Step 1: Understanding the Question:
This question is based on ionic equilibrium, specifically calculating the solubility of a sparingly soluble metal hydroxide in a buffer solution of a known $\text{pH}$.
We first need to determine the solubility product constant ($K_{sp}$) of lead hydroxide from its solubility in pure water, and then find its modified solubility in the buffer.
Step 2: Key Formulas and Approach:
Solubility in Water: For $\text{Pb(OH)}_2$, the dissociation is $\text{Pb(OH)}_2 \rightleftharpoons \text{Pb}^{2+} + 2\text{OH}^-$. The relation is:
\[
K_{sp} = 4s^3
\]
Buffer Solution Properties: In a buffer solution, the $\text{pH}$ remains constant.
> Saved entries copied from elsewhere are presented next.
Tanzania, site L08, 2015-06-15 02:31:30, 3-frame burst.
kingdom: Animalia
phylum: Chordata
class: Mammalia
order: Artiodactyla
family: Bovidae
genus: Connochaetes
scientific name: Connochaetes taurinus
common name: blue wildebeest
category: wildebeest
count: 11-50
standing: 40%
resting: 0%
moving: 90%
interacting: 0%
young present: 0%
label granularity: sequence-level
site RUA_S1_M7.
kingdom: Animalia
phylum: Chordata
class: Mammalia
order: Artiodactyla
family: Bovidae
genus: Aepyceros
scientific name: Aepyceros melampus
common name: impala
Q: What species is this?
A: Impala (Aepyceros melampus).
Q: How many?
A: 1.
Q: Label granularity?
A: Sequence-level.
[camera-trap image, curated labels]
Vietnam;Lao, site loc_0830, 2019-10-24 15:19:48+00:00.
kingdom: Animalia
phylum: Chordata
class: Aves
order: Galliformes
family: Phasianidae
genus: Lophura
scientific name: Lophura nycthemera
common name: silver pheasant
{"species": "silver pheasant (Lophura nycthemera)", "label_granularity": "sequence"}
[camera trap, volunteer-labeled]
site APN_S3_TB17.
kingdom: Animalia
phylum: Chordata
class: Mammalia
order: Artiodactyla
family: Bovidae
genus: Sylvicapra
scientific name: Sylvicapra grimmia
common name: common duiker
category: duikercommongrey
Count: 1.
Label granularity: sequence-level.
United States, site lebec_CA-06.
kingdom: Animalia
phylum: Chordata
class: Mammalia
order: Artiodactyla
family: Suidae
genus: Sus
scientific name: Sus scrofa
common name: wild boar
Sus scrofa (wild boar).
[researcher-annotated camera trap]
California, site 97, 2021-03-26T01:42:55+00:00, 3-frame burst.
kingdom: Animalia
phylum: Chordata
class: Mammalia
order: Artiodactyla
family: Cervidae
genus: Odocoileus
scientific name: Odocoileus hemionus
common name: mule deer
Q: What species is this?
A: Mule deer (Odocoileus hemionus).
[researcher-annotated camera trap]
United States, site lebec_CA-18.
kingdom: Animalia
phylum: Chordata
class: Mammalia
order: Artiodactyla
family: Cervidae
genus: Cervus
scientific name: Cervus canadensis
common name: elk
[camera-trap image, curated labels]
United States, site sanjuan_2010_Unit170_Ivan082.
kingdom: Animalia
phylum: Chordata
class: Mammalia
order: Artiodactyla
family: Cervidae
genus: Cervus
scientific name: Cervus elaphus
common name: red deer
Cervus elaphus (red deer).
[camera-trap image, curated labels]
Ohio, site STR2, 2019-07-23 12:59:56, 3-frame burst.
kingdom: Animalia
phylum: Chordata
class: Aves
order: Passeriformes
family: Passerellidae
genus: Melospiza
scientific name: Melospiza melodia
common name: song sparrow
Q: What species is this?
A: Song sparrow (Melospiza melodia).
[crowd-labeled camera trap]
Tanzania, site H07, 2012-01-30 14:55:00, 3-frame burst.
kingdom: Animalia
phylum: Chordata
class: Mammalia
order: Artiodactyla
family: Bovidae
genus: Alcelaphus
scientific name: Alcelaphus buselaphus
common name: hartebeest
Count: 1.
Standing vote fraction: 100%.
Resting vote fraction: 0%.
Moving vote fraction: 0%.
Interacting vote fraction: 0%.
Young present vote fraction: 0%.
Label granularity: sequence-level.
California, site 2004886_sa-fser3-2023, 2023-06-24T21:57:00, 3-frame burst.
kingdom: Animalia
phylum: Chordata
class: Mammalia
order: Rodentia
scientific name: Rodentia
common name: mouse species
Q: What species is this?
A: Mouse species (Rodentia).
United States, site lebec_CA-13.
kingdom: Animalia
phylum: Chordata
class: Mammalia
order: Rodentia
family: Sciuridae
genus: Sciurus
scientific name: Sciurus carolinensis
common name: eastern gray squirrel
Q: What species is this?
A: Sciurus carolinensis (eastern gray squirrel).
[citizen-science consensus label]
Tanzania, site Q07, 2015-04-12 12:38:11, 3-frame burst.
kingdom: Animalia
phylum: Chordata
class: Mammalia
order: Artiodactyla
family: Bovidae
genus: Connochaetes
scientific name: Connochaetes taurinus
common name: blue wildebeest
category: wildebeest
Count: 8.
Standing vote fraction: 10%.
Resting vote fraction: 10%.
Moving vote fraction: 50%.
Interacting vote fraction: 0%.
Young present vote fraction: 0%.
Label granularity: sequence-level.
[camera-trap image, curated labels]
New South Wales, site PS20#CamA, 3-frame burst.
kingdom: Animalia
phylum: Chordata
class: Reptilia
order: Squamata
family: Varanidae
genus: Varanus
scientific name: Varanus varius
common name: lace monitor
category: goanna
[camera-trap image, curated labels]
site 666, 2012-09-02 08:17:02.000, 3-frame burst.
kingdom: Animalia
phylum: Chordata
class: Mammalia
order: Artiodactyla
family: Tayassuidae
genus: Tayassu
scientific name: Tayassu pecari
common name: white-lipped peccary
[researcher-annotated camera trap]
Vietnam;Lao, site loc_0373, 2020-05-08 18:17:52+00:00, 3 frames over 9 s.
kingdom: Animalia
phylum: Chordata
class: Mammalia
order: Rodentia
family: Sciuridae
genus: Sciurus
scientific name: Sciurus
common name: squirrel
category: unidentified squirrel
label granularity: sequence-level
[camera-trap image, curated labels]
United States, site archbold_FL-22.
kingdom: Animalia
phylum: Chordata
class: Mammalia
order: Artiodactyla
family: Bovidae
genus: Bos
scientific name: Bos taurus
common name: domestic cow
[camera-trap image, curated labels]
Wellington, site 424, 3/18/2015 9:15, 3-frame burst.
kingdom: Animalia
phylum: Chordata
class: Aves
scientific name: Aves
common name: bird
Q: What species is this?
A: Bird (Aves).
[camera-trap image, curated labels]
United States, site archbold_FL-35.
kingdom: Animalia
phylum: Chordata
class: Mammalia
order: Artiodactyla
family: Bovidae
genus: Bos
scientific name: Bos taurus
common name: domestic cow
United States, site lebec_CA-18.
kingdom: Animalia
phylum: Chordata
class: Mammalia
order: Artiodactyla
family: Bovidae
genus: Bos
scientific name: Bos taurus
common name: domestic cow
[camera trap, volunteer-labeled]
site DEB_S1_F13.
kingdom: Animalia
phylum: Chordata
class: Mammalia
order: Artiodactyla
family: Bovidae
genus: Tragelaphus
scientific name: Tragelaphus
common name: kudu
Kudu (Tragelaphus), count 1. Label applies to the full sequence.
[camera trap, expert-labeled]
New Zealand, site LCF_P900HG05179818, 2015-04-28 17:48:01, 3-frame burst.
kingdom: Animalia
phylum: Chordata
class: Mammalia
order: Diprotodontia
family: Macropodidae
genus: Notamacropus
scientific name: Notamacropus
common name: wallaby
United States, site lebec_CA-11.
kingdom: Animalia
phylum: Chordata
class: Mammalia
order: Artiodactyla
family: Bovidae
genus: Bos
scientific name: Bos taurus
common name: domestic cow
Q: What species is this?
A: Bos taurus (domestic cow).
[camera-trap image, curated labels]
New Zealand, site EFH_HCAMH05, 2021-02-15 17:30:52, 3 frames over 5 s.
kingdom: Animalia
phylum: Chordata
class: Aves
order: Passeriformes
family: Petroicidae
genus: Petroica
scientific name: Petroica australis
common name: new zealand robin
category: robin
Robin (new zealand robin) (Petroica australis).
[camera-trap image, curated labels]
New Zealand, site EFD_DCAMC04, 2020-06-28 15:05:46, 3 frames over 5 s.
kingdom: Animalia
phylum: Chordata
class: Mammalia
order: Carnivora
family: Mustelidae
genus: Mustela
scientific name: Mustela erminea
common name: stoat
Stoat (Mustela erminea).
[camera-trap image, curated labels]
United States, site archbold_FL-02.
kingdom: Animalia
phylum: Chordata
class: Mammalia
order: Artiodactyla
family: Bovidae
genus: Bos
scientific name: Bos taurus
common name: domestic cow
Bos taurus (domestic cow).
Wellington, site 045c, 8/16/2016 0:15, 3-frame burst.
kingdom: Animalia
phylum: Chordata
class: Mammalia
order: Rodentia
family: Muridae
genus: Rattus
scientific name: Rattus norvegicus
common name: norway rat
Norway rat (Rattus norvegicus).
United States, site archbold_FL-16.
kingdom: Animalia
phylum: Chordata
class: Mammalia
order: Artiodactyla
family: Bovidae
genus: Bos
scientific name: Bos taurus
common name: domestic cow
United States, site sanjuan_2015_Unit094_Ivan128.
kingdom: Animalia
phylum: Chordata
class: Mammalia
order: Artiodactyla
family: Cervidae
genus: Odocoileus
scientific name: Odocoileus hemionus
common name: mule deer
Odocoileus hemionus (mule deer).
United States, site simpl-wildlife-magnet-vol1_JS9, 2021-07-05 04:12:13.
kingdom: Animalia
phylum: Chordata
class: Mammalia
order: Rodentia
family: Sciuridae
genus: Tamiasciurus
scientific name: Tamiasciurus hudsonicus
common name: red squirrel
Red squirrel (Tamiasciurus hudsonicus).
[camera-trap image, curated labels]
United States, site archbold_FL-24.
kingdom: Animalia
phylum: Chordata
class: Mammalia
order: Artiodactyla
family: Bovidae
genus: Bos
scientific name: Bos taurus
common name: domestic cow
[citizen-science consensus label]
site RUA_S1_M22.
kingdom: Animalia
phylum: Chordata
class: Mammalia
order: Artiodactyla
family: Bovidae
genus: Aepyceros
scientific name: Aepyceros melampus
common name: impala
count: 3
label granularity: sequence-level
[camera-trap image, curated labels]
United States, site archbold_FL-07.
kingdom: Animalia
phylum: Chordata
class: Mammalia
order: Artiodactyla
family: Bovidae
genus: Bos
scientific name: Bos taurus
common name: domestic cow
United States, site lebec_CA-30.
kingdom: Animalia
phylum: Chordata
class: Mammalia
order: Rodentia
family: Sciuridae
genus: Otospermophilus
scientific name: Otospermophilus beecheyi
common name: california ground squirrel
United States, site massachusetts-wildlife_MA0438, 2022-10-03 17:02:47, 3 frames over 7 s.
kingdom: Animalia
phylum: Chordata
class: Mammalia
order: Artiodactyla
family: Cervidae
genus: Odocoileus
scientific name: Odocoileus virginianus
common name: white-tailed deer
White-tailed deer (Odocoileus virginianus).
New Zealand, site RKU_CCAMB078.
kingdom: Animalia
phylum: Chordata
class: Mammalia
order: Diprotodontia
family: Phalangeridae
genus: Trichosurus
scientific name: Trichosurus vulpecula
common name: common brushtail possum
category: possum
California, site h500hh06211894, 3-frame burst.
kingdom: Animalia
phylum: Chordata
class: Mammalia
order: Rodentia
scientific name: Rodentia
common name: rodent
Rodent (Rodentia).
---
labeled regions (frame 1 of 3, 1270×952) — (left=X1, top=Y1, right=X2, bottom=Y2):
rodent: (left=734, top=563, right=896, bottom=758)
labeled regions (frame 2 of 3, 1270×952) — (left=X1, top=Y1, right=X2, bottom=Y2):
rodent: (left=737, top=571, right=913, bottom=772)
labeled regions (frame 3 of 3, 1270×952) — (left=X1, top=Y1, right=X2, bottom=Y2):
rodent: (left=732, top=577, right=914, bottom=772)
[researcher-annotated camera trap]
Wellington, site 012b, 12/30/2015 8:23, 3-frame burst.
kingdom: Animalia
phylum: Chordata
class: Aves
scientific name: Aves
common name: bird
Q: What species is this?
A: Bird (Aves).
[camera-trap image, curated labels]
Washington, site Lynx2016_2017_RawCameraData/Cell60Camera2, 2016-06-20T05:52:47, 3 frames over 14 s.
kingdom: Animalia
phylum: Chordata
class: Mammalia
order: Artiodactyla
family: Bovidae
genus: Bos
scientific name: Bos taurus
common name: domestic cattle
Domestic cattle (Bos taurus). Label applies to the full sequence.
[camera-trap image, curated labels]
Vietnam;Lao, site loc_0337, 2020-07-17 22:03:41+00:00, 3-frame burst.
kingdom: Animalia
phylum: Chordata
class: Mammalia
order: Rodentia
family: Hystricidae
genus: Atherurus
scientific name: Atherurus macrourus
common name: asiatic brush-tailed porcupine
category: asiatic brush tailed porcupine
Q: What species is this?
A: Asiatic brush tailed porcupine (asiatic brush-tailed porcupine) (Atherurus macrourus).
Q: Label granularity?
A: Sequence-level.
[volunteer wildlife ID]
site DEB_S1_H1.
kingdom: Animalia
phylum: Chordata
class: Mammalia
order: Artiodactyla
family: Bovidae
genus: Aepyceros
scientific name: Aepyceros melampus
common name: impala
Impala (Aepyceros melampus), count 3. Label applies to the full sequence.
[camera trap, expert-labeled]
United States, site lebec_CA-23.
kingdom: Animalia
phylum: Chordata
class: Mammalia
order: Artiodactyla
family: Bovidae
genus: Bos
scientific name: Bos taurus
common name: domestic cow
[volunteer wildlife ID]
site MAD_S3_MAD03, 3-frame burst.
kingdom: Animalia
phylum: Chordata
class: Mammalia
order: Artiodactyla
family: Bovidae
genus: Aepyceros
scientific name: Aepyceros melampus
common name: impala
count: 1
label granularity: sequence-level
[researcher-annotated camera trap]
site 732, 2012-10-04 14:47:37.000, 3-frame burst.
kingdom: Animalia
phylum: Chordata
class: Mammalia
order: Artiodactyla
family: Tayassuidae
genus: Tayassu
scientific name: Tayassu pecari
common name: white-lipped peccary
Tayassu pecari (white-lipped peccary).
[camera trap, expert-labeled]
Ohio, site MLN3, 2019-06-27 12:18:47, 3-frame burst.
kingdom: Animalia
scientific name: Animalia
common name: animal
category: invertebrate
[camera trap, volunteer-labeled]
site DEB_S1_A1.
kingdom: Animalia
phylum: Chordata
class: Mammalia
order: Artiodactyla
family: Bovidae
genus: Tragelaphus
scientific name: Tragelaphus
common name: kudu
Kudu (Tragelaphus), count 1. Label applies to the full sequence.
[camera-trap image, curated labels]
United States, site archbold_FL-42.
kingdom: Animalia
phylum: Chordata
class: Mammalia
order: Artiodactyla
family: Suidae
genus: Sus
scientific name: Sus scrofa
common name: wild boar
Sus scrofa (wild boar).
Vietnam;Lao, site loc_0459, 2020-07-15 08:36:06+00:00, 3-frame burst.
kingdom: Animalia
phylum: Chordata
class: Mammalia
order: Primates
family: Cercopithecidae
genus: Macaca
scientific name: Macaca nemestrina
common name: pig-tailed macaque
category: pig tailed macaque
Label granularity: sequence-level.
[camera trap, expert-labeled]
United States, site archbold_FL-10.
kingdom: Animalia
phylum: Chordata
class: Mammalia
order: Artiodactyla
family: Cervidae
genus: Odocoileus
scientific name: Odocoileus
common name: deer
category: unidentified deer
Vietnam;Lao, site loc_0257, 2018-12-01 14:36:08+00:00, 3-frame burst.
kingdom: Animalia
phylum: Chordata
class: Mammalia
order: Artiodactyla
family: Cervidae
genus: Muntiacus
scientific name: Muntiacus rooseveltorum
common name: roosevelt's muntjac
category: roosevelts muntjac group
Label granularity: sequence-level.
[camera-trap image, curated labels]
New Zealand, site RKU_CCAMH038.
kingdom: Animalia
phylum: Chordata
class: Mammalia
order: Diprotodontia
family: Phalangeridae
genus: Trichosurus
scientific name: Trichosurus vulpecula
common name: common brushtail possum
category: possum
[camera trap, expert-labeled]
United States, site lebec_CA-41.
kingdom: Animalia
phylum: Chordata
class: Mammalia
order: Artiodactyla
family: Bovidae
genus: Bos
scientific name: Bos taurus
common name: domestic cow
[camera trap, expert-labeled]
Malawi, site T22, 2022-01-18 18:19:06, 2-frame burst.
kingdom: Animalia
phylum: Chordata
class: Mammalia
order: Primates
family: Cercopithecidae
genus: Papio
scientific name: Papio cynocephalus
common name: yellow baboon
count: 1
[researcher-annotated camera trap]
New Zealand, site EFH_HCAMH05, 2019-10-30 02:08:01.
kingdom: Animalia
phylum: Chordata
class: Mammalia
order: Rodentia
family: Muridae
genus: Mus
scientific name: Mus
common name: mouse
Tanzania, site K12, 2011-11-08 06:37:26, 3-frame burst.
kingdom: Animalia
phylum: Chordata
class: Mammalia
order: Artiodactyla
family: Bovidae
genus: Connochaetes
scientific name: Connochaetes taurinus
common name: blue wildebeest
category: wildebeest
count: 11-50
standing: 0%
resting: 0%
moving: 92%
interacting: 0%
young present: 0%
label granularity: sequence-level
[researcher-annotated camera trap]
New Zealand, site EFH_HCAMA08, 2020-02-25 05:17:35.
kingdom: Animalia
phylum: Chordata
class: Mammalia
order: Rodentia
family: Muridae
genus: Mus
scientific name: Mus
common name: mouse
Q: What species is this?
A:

We can find the concentration of $\text{OH}^-$ ions using:
\[
\text{pH} + \text{pOH} = 14 \quad \text{and} \quad [\text{OH}^-] = 10^{-\text{pOH}}
\]
Solubility in Buffer: Let the new solubility be $s'$. The relation is $K_{sp} = s' [\text{OH}^-]^2$.
Step 3: Detailed Explanation:
Calculate $K_{sp$ of Lead Hydroxide:}
The solubility in water is $s = 6.7 \times 10^{-6}\text{ M}$.
\[
K_{sp} = 4s^3 = 4 \times (6.7 \times 10^{-6})^3
\]
\[
K_{sp} = 4 \times 300.76 \times 10^{-18} \approx 1.2 \times 10^{-15}
\]
Calculate Hydroxyl Ion Concentration in the Buffer:
The buffer solution has a $\text{pH} = 8$.
\[
\text{pOH} = 14 - 8 = 6
\]
\[
[\text{OH}^-] = 10^{-6}\text{ M}
\]
Calculate the Solubility in the Buffer ($s'$):
In the buffer solution, the concentration of $\text{OH}^-$ is maintained strictly at $10^{-6}\text{ M}$.
\[
K_{sp} = [\text{Pb}^{2+}][\text{OH}^-]^2
\]
\[
1.2 \times 10^{-15} = s' \times (10^{-6})^2
\]
\[
1.2 \times 10^{-15} = s' \times 10^{-12}
\]
\[
s' = \frac{1.2 \times 10^{-15}}{10^{-12}} = 1.2 \times 10^{-3}\text{ M}
\]
Step 4: Final Answer:
The solubility of lead hydroxide in the buffer solution is $1.2 \times 10^{-3}\text{ M}$, which corresponds to Option (D).